The MAC address we use if of “Xensource, Inc” vendor - default value that Xen uses. Standard Xen behavior is to choose random device part (or hash of VM name, depending on version) - we use constant device part.
Now we can consider two scenarios:
- Attacker knowing about Qubes, trying to de-anonymize user: here I think constant MAC doesn’t change much - there are already quite a lot of methods to detect it is Qubes, but otherwise it doesn’t give much more info. This may affect a case where attacker has very limited access and can for example extract only MAC address - in this case, our current approach gives some info - that it is Qubes.
- Attacker not knowing about Qubes, using generic techniques like checking MAC address (Zoom case). Here, using constant MAC across all Qubes installations, gives false sense of de-anonymization, while in fact it is only about identifying Qubes. Here any kind of randomization (like - just device part, keeping Xensource vendor) would help.

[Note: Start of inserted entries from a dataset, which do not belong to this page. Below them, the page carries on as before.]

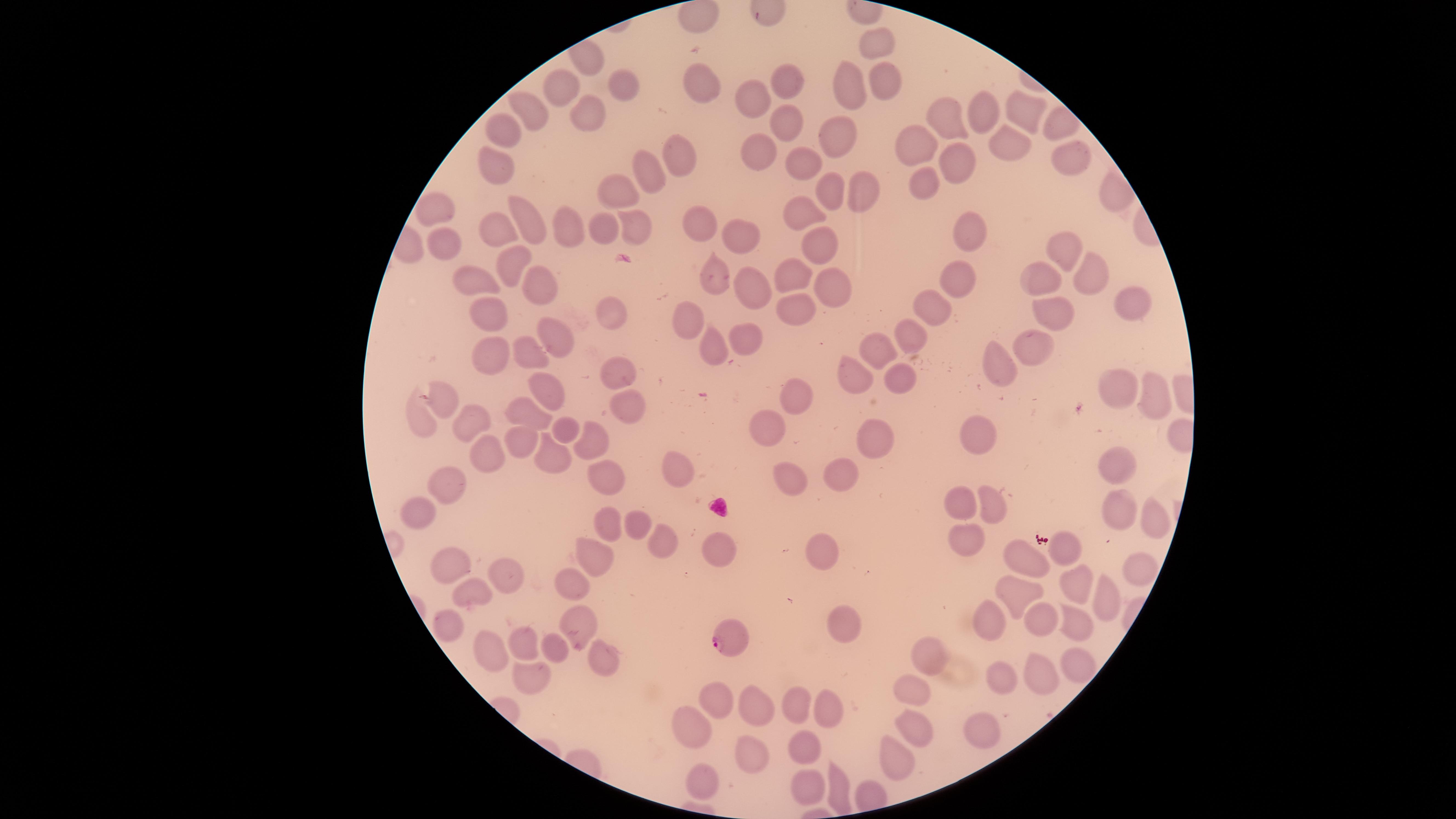
stain = Giemsa
preparation = thin blood film
parasitized red blood cells = approximate marker points, in pixels from the top-left corner: (x=734, y=638)
visible region = circular
capture = smartphone photograph through the microscope eyepiece
field of view = single
presence = malaria parasites identified
species = Plasmodium falciparum
uninfected red blood cells = approximate marker points, in pixels from the top-left corner: (x=701, y=14), (x=880, y=36), (x=789, y=76), (x=882, y=79), (x=570, y=80), (x=703, y=83), (x=849, y=83), (x=626, y=84), (x=750, y=100), (x=535, y=104), (x=581, y=111), (x=986, y=111), (x=1030, y=112), (x=957, y=118), (x=783, y=126), (x=506, y=129), (x=835, y=132), (x=915, y=142), (x=1004, y=143), (x=684, y=152), (x=758, y=152), (x=799, y=156), (x=493, y=158), (x=953, y=165), (x=649, y=176), (x=921, y=179), (x=825, y=185), (x=860, y=185), (x=616, y=192), (x=436, y=202), (x=805, y=210), (x=528, y=212), (x=702, y=223), (x=570, y=224), (x=602, y=229), (x=631, y=231), (x=500, y=234), (x=739, y=236), (x=976, y=236), (x=444, y=237), (x=1063, y=244), (x=819, y=245), (x=508, y=260), (x=1086, y=265), (x=713, y=267), (x=791, y=273), (x=484, y=278), (x=965, y=278), (x=1046, y=279), (x=830, y=281), (x=535, y=286), (x=748, y=292), (x=1132, y=306), (x=793, y=307), (x=611, y=309), (x=936, y=310), (x=1052, y=315), (x=495, y=318), (x=693, y=323), (x=912, y=333), (x=743, y=335), (x=555, y=338), (x=1031, y=341), (x=879, y=344), (x=531, y=348), (x=717, y=348), (x=489, y=358), (x=993, y=365), (x=897, y=371), (x=621, y=375), (x=857, y=375), (x=547, y=386), (x=1119, y=386), (x=796, y=388), (x=443, y=390), (x=1157, y=395), (x=625, y=408), (x=424, y=412), (x=533, y=415), (x=471, y=428), (x=569, y=428), (x=766, y=428), (x=594, y=429), (x=973, y=431), (x=874, y=433), (x=523, y=443), (x=548, y=453), (x=484, y=458), (x=1114, y=467), (x=603, y=470), (x=674, y=470), (x=840, y=470), (x=783, y=478), (x=447, y=489), (x=962, y=502), (x=987, y=502), (x=414, y=509), (x=1118, y=509), (x=1148, y=518), (x=608, y=519), (x=635, y=525), (x=713, y=539), (x=964, y=544), (x=662, y=546), (x=821, y=547), (x=1075, y=548), (x=1030, y=551), (x=595, y=552), (x=448, y=562), (x=1134, y=568), (x=1078, y=578), (x=578, y=580), (x=507, y=582), (x=1098, y=590), (x=1011, y=592), (x=474, y=599), (x=1032, y=614), (x=995, y=615), (x=443, y=620), (x=845, y=622), (x=574, y=623), (x=1071, y=623), (x=529, y=643), (x=554, y=646), (x=924, y=648), (x=494, y=652), (x=599, y=658), (x=1065, y=660), (x=1031, y=670), (x=999, y=674), (x=533, y=675), (x=914, y=694), (x=715, y=697), (x=800, y=702), (x=760, y=705), (x=826, y=706), (x=690, y=715), (x=910, y=724), (x=978, y=729), (x=806, y=739), (x=745, y=752), (x=894, y=757), (x=703, y=777), (x=808, y=782), (x=837, y=784)
image size = 1456×819 pixelsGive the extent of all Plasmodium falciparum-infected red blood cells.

There is also another argument: any kind of MAC randomization (in opposition to use the same across large user base) allows to identify (with some probability) a specific instance of a DisposableVM. If an attacker can only probe MAC address from time to time, with randomization they can say “I have seen this particular DisposableVM recently (with some probability)” - until that DisposableVM is stopped. I think it isn’t a big concern given the threat model of a DisposableVM (a method to unlink identifies is to restart it, other methods aren’t guaranteed to work), but still something to consider. Also, likely if one can extract MAC address, then can access also various other information with similar impact (like system uptime, VM IP address etc).
In any case, it may be desirable to hide the fact of using Qubes even if only from some attackers (by using different vendor parts in MAC), because this is also a bit of information. But as @Patrick said elsewhere, it is complex problem.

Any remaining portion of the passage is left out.